Field of Vision (2022) is a 60-minute, large-scale, outdoor work for 36 percussionists. Commissioned by the Caramoor Center for the Arts, it is performed on specially-constructed tuned percussion instruments, industrial metals, and gongs — each a resonant instrument that produce a complex spectrum of overtones and resonances. The number of percussionists and the vast playing field highlights the perspective and the architectural movement of sound.


Field of Vision (excerpt) at Mass MoCA (North Adams, MA) July 27, 2022
Doug Perkins conducting University of Michigan percussion and SoSI


Field of Vision (excerpt) at Caramoor (Katonah, NY) July 24, 2022
Doug Perkins conducting University of Michigan percussion and SoSI


“This piece uses a lot of industrial metals,” Gordon tells Resonance FM’s Future Classical. “I use twenty-four brake drums in the piece—an automobile part that, when a car is junked, is usually discarded. People typically strike them. But I found with experiments that if you roll on them with yarn mallets, they produce a really beautiful sound—they have a lot of overtones that are very rich, it’s almost otherworldly.”

Gordon continues:

I think of this perspective of sound a bit like moving from two-dimensional art to three-dimensional art. Sound isn’t a flat line — in Field of Vision it takes on multiple roles in space and time. The resulting waves of moving sound and varying densities are meant to induce a quasi-meditative, almost ecstatic state, in the listener as well as the performer.
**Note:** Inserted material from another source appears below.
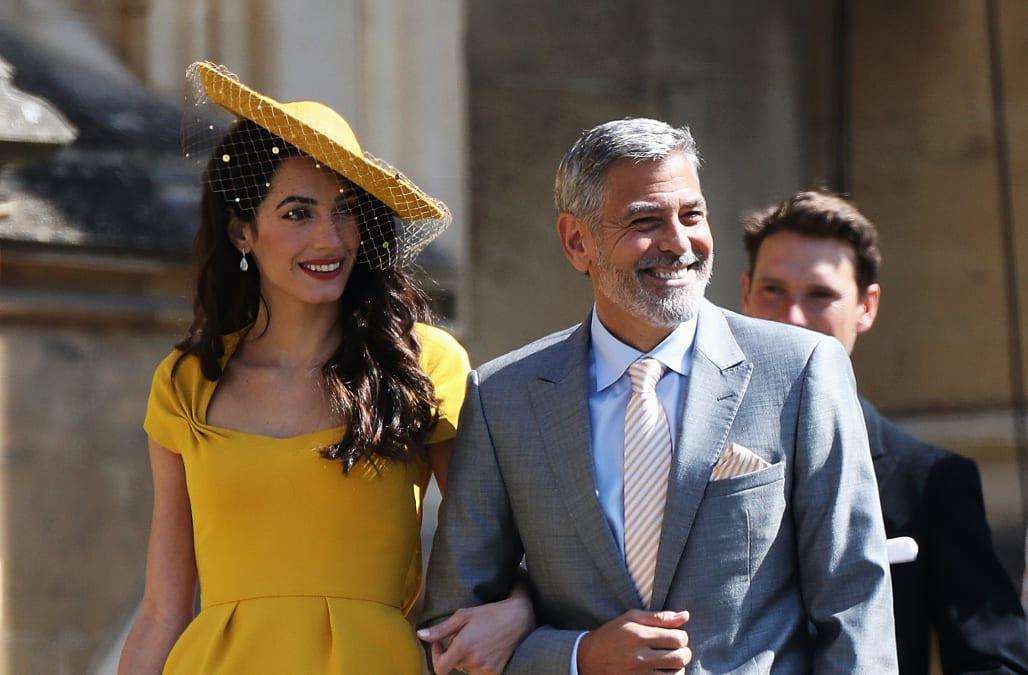 9d28751171c Royal Wedding 2018  Amal Clooney stuns in Stella McCartney marigold dress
I’ve been fortunate to work with the great American percussionist Doug Perkins, who teaches at University of Michigan in Ann Arbor and who has given me his percussion ensemble to experiment with. It’s fantastic to work with an orchestra of percussion. Percussion is so open—it’s really the golden age of percussion, and it has been for fifty years. Percussionists are so flexible, and even the definition of percussion is—what is percussion? Anything you can bang on, or rub, or slide your hands across, or kick; things that are finely-made instruments, or just the pots from the kitchen. It’s a world to discover, and it’s a world that is still open with possibilities.

Field of Vision is part of a series of works for single instrument groups composed by Gordon that use spatial arrangement to explore the physical and perceptual experience of music and sound. Previous pieces include 8, for eight cellistsTimber, for six percussionists, performed on 2x4s; Rushes, for seven bassoonists; and Amplified, for four electric guitarists. Each of these works toys with the listener’s perception, using subtle movements of notes through time and physical space, their interactions reveal new sounds beyond their instruments’ standard timbral palette. Taken as a whole, these discrete elements and the environment in which they are embedded form the architecture of a larger structure—one in a state of slow but unrelenting flux, in which no two moments are alike.